3. Select the right collaborators

Regardless of your business model, not every collaborator will be the right fit. A strategic evaluation of potential partners ensures alignment in values, a shared value proposition, and mutually beneficial relationships that foster innovation and growth.

  • Alignment: Organizations must share similar values, visions, and business objectives. This alignment reduces the risk of conflict and helps build sustainable, meaningful collaborations that drive innovation and deliver valuable solutions for healthcare.
  • Value proposition: A collaboration should create value for the market by addressing critical healthcare needs or advancing patient care. Addressing a genuine need increases the likelihood of creating impactful solutions that are in demand and improve patient care.
  • Mutually beneficial: Collaborations must generate meaningful value for all involved. This could include enhanced capabilities, increased innovation, or improved efficiency. For example, Mayo Clinic Laboratories recently engaged companies to offer solutions that advance neurodegenerative disease diagnostics and enhance cancer testing to better inform treatment decisions. These collaborators fill gaps in our diagnostic capabilities, while we offer them a streamlined path to market.
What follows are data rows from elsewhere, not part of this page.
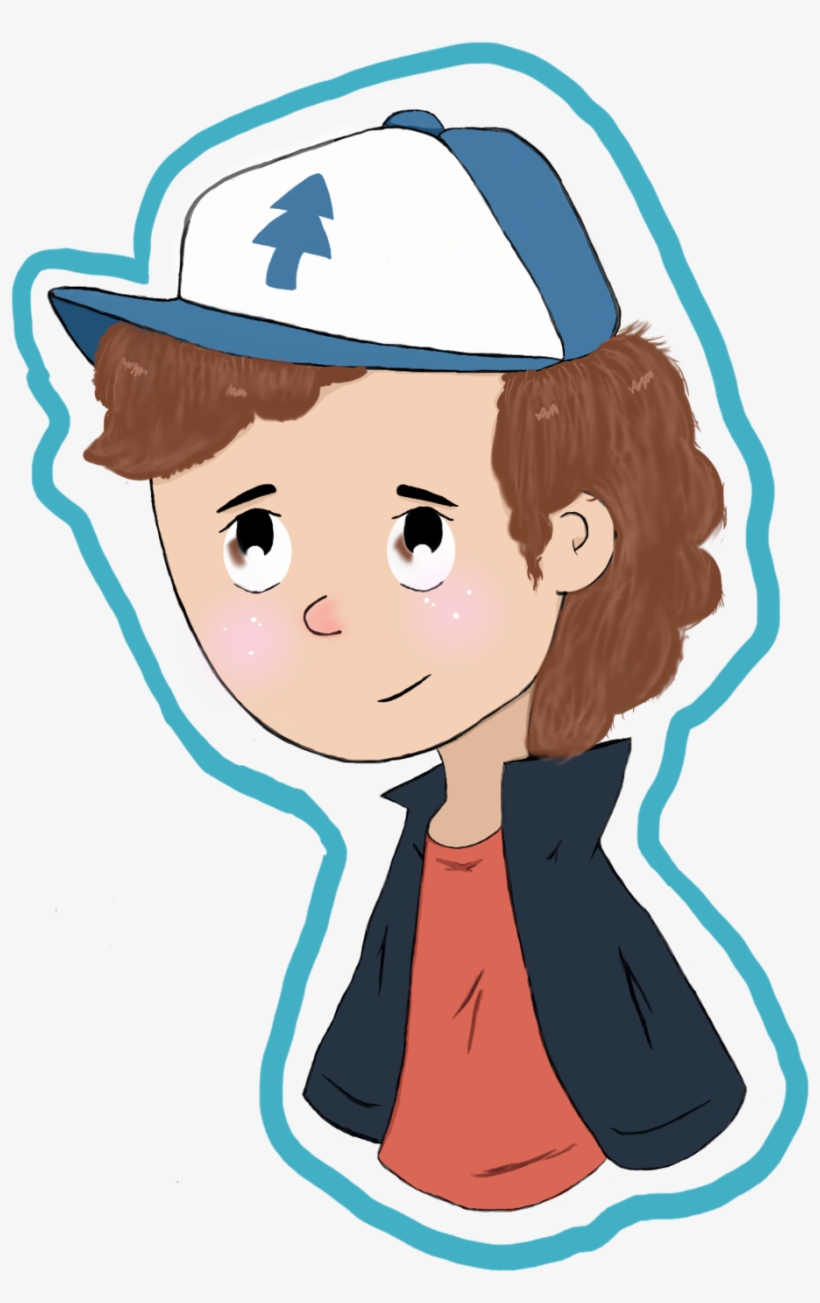 Dipper Pines Gravity Falls By Monochromepotato - Dipper Pines, transparent png #2682956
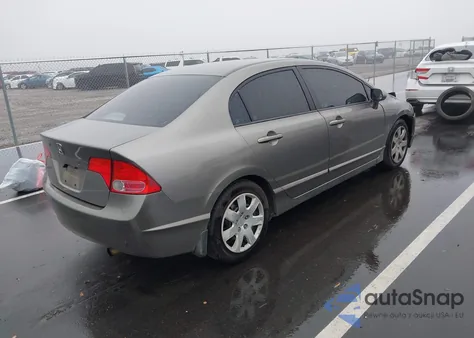 2007 Honda Civic Lx z USA, uszkodzony, nr VIN 1HGFA16517L068821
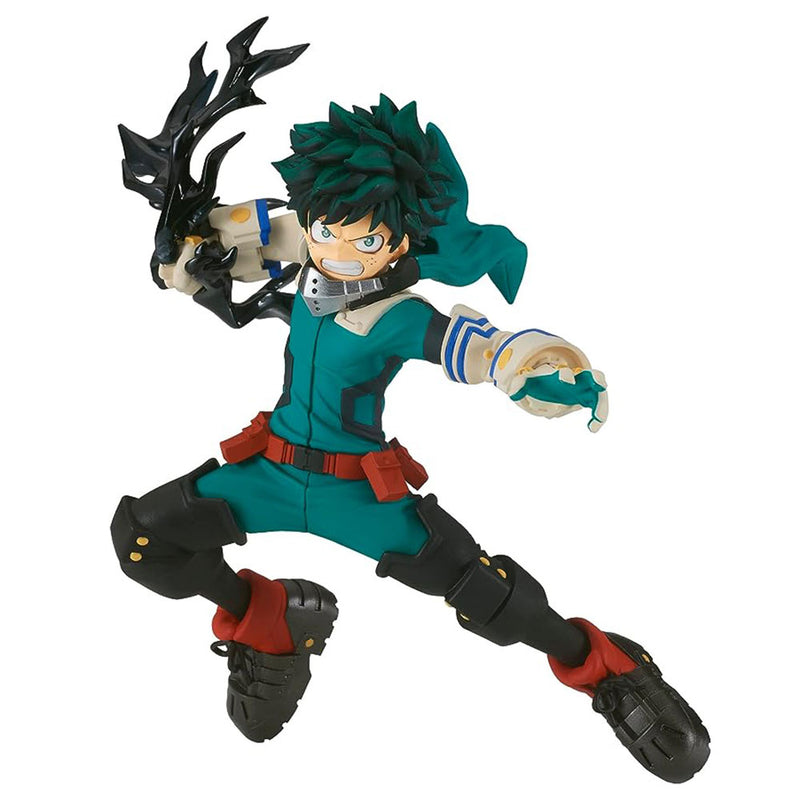 Banpresto mha geweldige helden plus midoriya figuur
When both organizations benefit, they develop a shared purpose and common goals that support long-term success through ongoing teamwork, resilience, and continued investment.

4. Manage relationships effectively

Finding the right partner is just the beginning. Ongoing relationship management is essential and should start by establishing clear, shared expectations. Then, revisit the expectations regularly and be willing to adjust — or even end an agreement — as industry trends, geopolitical conditions, and other internal and external factors evolve. Reviewing data regularly to assess performance and guide transparent conversations is critical to those decisions. Without honest, data-driven conversations, you risk harming relationships and continuing to invest in arrangements that no longer deliver value and divert resources from more promising opportunities.

Unlock the potential

In today’s dynamic healthcare landscape, collaboration isn’t just a strategic advantage — it’s a necessity. You can unlock the full potential by understanding your organization’s unique strengths, adopting a business model that fosters cooperation, selecting aligned organizations, and managing those relationships effectively. These steps pave the way for more innovative solutions and ensure that collaborations remain purposeful and impactful for collaborators, clinicians, and patients.